Las tranquilizadoras aunque cautas noticias que llegan de la sala contigua, cada vez más positivas, inducen a reanudar los trabajos que, tras cierta indecisión, prosiguen más ágiles y brillantes por momentos y concluyen con la satisfacción prevista. Después del congreso, se sirve un abundante y sabroso aperitivo en otro salón, que en pocos minutos rebosa de gente engullendo a dos carrillos. En medio de aquel guirigay se descubre de pronto al anciano poco antes moribundo totalmente recuperado —quizá de una hipoglucemia— atracándose de crepes y cotechino, de pie, zarandeado por el gentío, con las manos ocupadas con vasos y platos de cartón.

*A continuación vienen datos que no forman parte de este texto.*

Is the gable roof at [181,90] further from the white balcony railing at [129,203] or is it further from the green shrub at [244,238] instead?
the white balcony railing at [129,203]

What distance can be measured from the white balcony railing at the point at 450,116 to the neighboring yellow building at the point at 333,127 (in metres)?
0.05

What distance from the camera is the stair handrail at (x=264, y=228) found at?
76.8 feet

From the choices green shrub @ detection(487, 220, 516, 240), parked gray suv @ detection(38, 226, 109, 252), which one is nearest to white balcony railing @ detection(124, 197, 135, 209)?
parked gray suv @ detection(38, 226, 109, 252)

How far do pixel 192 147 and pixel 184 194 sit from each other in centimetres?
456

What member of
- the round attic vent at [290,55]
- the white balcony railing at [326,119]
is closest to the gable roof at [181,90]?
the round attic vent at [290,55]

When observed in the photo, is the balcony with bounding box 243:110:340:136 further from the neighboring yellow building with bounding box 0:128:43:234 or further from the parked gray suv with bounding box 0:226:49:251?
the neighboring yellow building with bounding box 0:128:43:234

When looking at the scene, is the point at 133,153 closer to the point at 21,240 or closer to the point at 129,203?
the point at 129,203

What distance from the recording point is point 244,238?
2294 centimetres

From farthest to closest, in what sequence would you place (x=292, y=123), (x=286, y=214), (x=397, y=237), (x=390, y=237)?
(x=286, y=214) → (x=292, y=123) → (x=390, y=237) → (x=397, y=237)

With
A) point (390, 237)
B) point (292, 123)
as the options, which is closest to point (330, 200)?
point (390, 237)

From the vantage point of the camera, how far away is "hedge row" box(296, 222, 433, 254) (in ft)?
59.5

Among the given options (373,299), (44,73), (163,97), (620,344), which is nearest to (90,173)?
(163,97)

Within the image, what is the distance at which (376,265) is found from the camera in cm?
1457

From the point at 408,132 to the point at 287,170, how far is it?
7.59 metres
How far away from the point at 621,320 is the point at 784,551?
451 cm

Uno de los conferenciantes lo mira adusto, tal vez indignado por que se hubiera interrumpido su lectura por un malestar de nada; para interrumpir justificadamente a un escritor como él tiene que haber un motivo serio, por ejemplo, algo que tenga que ver con la muerte o con su eventualidad, no una indisposición de poca monta, inapropiada para la importancia y el peso de sus libros. La muerte no debería ser tan de poco fiar. De todas formas, no se puede conmover a los demás dos veces en un breve espacio de tiempo; si el viejecillo muriese ahora, con aquella tarta de chocolate entre las manos, conmovería los espíritus bastante menos que dos horas antes. Incluso para un personaje famoso sería una verdadera mala pata morir poco después de Versace y Lady Diana, cuando el atracón de blandenguería sentimental había agotado las reservas de líquido lacrimal para una temporada.